▸ **Dataset records**

--*--

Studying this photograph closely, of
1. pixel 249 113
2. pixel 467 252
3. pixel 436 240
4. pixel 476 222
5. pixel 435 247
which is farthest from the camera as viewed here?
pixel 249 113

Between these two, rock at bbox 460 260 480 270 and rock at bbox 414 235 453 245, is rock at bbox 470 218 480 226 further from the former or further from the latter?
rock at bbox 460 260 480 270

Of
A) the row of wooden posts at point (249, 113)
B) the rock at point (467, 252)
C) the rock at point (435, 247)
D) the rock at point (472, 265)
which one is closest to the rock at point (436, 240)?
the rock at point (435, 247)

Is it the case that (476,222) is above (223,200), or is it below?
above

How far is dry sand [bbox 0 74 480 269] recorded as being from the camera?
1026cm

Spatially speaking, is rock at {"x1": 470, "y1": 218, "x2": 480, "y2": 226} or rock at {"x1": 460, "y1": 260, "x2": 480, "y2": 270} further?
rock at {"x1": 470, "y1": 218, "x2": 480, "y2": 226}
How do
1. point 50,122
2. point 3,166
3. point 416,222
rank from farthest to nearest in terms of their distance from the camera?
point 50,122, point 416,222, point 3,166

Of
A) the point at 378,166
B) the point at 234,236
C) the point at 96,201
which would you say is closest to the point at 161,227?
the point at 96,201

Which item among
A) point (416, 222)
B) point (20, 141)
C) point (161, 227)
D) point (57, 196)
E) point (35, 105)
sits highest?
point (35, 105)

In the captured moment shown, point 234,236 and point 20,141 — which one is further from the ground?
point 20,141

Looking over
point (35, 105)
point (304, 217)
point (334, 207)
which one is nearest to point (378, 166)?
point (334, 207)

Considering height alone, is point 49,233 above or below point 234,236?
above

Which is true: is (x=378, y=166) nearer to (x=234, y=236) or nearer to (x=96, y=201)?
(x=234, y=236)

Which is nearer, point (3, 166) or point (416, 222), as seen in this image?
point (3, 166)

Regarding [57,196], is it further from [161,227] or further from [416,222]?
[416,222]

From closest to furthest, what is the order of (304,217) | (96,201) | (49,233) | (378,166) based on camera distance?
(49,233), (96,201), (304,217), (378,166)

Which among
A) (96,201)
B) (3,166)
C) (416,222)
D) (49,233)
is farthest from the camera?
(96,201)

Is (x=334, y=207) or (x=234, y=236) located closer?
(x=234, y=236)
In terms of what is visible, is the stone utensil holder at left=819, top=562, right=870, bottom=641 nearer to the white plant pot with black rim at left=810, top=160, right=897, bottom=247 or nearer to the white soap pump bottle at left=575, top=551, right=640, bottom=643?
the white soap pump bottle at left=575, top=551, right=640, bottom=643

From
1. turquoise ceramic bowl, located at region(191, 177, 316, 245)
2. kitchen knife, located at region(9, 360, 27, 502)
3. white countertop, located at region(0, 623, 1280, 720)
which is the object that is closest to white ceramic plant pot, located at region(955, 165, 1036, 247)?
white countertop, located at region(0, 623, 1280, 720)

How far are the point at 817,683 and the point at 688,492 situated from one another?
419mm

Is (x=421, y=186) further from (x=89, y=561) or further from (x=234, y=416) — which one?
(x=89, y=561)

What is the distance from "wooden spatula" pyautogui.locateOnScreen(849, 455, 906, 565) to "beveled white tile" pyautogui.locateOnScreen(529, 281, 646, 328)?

--*--

▸ **Written instruction**
Collect every line of the records that contains the string "above" and copy each line in full. Only matches with the same capitalization count.

▸ **Response to this exercise**
Is it the case that (476,222) is above (223,200), or is it below?
above
Considering height alone, is point 49,233 above or below point 234,236?
above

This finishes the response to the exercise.